Yang Harus Dikerjakan:
Tulis ulang bagian teks fiqh iqamat yang dimulai dengan "Berikut ini pembahasan" dan berlanjut hingga "yang diterangkan syariat.". Dalam bagian itu, ganti "risalah" dengan "tulisan".

Kutipan Pilihan:
§

بسم الله الرحمن الرحيم

Segala puji bagi Allah, shalawat dan salam semoga terlimpah kepada Rasulullah, kepada keluarganya, kepada para sahabatnya dan orang-orang yang mengikutinya hingga hari Kiamat, amma ba’du:

Berikut ini pembahasan tentang fiqh iqamat, semoga Allah Azza wa Jalla menjadikan penulisan risalah ini ikhlas karena-Nya dan bermanfaat, Allahumma aamin.

I. Ta'rif (Definisi) Iqamat

Iqamat secara bahasa artinya membangungkan orang yang duduk. Secara istilah syara', iqamat adalah pemberitahuan untuk berdiri shalat dengan bacaan tertentu sebagaimana yang diterangkan syariat.

§

Informasi yang Ditampilkan:
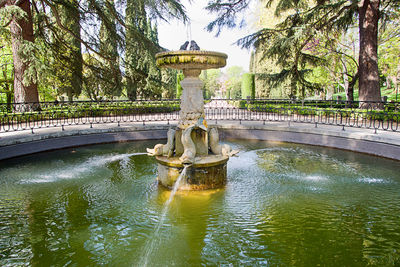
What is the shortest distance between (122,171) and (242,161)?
10.6 ft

§

Hasil Pengerjaan:
Berikut ini pembahasan tentang fiqh iqamat, semoga Allah Azza wa Jalla menjadikan penulisan tulisan ini ikhlas karena-Nya dan bermanfaat, Allahumma aamin.

I. Ta'rif (Definisi) Iqamat

Iqamat secara bahasa artinya membangungkan orang yang duduk. Secara istilah syara', iqamat adalah pemberitahuan untuk berdiri shalat dengan bacaan tertentu sebagaimana yang diterangkan syariat.